BizTalk 2009 : Understanding the Message Bus

8/11/2011 11:47:32 AM

The Message Bus is the backbone of the BizTalk Server product. The bus contains unique parts, each of which are explained later in the subsection "Messaging Components ." The most obvious of these is the Messagebox, which is explained first. The others include the messages within the Messagebox and the messaging components that move messages to their proper endpoints.

1. The Messagebox

The Messagebox is simply a database. This database has many tables, several of which are responsible for storing the messages that are received by BizTalk. Each message has metadata associated with it called the message context, and the individual metadata items are stored in key/value pairs called context properties.
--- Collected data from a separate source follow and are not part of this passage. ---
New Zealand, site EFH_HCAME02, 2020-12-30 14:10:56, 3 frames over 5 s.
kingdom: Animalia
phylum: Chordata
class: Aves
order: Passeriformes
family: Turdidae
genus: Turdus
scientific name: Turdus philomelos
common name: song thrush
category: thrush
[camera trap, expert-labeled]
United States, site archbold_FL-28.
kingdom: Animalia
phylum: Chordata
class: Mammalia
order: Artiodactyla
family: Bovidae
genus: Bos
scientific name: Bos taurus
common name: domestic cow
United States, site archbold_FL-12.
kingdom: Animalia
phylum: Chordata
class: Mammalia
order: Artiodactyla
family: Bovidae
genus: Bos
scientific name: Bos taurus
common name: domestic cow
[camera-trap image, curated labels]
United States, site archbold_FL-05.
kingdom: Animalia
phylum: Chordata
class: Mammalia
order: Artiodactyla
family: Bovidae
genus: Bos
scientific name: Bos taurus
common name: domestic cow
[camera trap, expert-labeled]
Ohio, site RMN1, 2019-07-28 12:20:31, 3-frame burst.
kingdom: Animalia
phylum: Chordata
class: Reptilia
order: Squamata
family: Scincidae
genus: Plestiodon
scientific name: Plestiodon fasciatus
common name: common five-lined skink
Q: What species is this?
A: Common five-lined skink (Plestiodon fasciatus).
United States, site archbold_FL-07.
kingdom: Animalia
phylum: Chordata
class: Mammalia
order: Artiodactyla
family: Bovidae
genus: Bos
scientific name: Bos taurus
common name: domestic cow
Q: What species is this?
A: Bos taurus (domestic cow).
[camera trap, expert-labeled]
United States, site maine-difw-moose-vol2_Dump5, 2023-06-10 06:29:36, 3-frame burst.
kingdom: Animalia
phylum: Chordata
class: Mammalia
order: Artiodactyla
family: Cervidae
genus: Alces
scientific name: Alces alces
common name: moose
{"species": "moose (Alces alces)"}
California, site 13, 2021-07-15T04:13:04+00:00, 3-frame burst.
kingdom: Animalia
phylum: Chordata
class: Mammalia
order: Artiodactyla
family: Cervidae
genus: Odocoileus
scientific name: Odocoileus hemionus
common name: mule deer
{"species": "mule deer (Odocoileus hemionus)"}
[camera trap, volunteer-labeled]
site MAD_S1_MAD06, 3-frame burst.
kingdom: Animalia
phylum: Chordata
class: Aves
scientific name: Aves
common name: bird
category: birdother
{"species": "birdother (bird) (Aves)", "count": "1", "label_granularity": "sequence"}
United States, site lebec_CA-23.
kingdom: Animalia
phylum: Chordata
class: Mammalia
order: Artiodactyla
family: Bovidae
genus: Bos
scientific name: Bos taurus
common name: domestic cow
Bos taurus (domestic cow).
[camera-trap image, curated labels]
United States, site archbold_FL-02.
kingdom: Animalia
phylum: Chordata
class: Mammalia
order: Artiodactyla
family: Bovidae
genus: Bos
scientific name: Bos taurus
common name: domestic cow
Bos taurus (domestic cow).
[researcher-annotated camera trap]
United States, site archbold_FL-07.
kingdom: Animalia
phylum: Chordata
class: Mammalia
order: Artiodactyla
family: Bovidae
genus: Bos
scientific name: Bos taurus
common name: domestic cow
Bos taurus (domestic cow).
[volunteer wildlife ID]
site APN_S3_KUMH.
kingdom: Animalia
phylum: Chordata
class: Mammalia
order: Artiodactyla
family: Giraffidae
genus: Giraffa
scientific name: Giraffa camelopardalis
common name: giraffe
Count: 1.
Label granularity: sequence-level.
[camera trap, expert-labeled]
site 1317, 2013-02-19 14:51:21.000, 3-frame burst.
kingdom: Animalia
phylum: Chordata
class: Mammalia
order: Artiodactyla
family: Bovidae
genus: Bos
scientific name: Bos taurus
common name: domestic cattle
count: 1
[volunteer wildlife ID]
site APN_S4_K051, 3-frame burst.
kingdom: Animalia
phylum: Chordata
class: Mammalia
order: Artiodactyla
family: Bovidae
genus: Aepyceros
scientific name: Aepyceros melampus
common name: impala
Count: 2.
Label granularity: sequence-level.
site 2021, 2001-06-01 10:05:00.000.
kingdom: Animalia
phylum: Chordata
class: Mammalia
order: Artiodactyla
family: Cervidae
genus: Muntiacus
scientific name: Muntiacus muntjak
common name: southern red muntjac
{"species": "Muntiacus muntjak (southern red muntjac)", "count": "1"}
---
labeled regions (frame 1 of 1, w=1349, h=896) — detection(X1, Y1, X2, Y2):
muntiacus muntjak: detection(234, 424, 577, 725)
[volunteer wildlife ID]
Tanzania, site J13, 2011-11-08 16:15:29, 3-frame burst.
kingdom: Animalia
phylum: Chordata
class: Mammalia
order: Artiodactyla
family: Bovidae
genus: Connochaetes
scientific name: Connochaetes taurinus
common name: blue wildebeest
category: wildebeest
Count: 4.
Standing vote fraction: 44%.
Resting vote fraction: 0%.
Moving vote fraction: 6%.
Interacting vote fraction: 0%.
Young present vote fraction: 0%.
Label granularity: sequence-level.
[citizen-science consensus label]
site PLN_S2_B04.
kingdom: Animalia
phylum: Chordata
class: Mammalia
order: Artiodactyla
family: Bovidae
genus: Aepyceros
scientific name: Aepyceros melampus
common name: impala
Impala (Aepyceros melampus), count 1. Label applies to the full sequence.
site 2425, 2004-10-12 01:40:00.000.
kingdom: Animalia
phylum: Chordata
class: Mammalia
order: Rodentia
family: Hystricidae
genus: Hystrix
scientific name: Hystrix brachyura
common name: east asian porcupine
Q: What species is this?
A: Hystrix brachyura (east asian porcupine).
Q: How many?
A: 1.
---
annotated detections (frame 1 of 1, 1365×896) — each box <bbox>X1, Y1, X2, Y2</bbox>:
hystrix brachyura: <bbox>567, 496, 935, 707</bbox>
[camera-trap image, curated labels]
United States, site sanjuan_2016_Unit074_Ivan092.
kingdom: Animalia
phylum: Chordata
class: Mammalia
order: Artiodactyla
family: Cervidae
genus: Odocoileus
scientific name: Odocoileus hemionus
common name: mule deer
There are context properties that describe all the data necessary to identify elements such as the following:

The inbound port where the message was received from.
The inbound transport type.
Transport-specific information such as ReceivedFileName in the case of the file adapter, InboundQueueName in the case of MSMQ or MQSeries, and so on.
Autogenerated internal MessageID of the message so it can be uniquely identified.
The schema type and namespace of the message, assuming it is an XML message using namespace#root as the message type. A common misconception is that the message type is always composed of the namespace and the root node name. In fact, this is not necessarily so. Richard Seroter, Microsoft MVP, explains this in his blog in greater detail (http://seroter.wordpress.com/2009/02/27/not-using-httpnamespaceroot-asbiztalk-message-type/).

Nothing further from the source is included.